Shadow AI: how the new shadow IT is becoming a security problem
Employees are using AI tools without IT department oversight. The pattern is familiar - but the risks are different from classic shadow IT.
Shadow IT is something companies have been fighting for the past fifteen years. Employees used Dropbox instead of the corporate file store, Telegram instead of the approved messenger, Google Docs instead of SharePoint. This created data management and access control problems - but the scale of risks was understood.
With AI tools the situation is different. Not because people behave differently - they do the same thing: find a convenient tool and start using it. The difference is that the volume of data flowing through AI tools, and the nature of that data, has fundamentally changed.
How shadow AI differs from shadow IT
When an employee uploaded a file to Dropbox, the data went "somewhere". It was a file, a document, a spreadsheet. Control was lost, but the content stayed fixed.
When an employee pastes a contract excerpt into an LLM chat and asks it to "improve the wording" - several things happen simultaneously. Data is transmitted to a third-party provider. Depending on the terms of service it may be used for model fine-tuning. The query context may contain more information than the employee realises - counterparty names, amounts, terms.
This is not a hypothetical risk. It is already happening in most companies where the IT department has not established a clear policy.
Typical scenarios worth knowing about
Copying client data for processing. A sales manager pastes a CRM export to ask AI to draft emails. The export contains names, contacts, and relationship history.
Uploading internal documentation. An employee uploads a policy or presentation for summarising. The document contains internal strategy, team structure, financial targets.
Developers with code. An engineer pastes code for review or debugging. The code contains business logic, data schemas, sometimes strings with access keys.
Financial data analysis. A finance person pastes a P&L table for a quick trend analysis.
What to do about it
Banning AI tools is the least realistic response. It does not work technically and creates cultural friction that leads to even less transparency.
A sensible approach includes several elements.
An explicit policy with concrete examples. Not "confidential data must not be shared" but a specific list: what can be pasted into public AI tools, what cannot, what needs to be anonymised first.
Corporate tools as an alternative. If the company has LLM access through a corporate contract with appropriate data processing terms - direct employees there. This reduces the incentive to use public services.
Training rather than just prohibition. Most employees do not think about where data goes. Concrete examples of what can happen work better than abstract prohibitions.
DLP monitoring. If data loss prevention tools are in place - configure them to detect patterns of data uploads to AI services.

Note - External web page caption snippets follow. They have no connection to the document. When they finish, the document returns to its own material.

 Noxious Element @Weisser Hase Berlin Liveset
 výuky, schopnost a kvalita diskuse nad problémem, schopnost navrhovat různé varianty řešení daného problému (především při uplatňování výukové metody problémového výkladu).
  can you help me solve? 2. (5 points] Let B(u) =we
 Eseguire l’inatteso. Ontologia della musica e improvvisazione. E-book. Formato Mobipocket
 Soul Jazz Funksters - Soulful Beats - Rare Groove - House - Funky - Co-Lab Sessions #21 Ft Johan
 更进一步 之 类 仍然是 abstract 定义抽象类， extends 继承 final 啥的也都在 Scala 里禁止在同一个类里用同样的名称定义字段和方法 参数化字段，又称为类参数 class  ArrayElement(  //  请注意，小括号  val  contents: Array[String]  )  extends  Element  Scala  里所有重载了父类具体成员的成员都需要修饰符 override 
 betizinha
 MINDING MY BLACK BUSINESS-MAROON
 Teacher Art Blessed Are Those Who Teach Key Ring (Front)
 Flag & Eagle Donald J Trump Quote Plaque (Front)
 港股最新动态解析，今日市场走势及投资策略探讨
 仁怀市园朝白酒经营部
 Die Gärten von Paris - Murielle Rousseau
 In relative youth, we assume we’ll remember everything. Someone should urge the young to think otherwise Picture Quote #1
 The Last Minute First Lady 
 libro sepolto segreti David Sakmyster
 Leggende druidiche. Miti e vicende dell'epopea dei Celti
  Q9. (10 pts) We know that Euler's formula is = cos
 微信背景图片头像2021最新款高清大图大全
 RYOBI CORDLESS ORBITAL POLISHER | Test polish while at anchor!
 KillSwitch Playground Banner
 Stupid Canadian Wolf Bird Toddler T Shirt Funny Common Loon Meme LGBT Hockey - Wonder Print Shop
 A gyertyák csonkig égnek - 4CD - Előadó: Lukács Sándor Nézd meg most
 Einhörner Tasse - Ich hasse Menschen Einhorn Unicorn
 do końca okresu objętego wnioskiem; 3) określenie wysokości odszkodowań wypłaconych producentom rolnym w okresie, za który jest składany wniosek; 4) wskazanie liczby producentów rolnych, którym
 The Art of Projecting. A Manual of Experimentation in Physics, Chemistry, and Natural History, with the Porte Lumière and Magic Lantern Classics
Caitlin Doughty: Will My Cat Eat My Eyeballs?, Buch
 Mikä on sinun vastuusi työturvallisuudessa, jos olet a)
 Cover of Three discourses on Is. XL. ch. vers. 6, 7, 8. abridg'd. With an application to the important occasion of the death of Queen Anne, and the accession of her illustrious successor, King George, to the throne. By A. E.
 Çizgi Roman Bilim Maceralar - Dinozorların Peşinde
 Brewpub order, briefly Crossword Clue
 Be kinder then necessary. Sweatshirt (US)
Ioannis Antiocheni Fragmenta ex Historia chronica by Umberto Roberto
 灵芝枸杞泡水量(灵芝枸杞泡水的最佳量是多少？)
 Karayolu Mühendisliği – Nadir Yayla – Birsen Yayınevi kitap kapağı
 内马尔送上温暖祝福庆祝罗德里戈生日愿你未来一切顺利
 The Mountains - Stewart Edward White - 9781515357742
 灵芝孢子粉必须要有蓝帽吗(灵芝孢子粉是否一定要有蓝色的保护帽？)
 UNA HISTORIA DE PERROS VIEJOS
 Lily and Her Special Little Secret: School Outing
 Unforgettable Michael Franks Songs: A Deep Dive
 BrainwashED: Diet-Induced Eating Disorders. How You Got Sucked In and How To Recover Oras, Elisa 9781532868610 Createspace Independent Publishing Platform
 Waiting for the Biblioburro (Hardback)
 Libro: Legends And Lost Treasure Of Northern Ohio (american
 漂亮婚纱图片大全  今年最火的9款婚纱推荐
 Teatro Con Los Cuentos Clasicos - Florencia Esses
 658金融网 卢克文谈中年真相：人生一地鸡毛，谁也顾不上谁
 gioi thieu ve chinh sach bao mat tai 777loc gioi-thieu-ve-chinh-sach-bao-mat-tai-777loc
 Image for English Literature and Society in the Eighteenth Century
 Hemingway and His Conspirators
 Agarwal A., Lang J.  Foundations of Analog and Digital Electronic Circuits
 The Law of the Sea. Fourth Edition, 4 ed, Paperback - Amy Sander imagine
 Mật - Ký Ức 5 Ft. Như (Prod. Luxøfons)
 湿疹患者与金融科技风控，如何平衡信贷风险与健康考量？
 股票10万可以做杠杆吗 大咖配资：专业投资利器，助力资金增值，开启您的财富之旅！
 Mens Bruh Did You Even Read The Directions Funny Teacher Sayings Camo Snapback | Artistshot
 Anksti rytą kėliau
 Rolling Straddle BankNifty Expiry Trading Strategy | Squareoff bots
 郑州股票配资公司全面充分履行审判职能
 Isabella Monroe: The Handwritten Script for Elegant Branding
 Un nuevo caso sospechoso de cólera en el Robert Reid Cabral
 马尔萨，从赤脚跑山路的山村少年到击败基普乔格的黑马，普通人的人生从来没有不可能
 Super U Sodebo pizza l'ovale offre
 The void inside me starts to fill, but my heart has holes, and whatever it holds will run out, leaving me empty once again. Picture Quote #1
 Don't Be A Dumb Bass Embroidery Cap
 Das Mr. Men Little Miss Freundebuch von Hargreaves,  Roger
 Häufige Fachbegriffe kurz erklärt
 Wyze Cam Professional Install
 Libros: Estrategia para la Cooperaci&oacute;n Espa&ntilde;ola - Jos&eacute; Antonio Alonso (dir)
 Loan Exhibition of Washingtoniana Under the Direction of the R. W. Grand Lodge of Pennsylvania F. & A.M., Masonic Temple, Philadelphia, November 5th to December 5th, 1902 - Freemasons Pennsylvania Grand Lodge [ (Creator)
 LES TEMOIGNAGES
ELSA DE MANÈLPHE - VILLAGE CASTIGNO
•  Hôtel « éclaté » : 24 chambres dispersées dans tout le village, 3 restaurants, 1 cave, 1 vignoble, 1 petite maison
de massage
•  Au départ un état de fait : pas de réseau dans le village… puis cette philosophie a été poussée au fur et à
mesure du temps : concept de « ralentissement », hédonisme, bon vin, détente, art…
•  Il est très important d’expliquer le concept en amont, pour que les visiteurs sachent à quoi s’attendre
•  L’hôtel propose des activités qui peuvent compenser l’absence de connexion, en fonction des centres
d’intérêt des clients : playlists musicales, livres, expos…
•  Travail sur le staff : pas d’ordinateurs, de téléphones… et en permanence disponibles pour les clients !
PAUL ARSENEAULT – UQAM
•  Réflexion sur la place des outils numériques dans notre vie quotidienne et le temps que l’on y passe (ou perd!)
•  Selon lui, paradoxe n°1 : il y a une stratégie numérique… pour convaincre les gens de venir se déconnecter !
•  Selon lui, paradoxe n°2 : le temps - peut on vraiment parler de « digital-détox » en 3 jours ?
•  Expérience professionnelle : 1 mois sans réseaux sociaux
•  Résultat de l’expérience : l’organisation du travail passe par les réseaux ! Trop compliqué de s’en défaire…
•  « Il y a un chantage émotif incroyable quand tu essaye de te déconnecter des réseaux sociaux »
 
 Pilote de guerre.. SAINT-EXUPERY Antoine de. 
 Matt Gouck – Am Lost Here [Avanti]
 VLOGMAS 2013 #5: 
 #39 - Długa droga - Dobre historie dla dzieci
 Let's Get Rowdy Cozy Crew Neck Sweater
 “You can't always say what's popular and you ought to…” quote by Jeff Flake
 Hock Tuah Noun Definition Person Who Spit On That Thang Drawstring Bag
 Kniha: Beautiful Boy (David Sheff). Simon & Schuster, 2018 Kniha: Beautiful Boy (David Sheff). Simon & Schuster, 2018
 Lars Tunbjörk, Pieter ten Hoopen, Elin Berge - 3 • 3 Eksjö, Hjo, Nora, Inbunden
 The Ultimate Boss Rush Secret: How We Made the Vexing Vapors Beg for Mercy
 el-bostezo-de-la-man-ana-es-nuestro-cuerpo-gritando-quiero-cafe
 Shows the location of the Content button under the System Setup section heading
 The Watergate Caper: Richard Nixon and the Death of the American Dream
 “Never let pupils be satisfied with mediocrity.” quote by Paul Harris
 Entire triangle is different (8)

A few questions for a quick check
- Do you have a current AI tool usage policy that employees are aware of?
- Have you checked which AI tools are actually being used across the company?
- Do you have a corporate contract with an LLM provider that has explicit data processing terms?
- Have you trained employees with concrete examples of what is and is not acceptable?
Shadow AI is not a reason to panic and not a reason to prohibit. It is a signal that policies and tools need to be brought into alignment with how people actually work.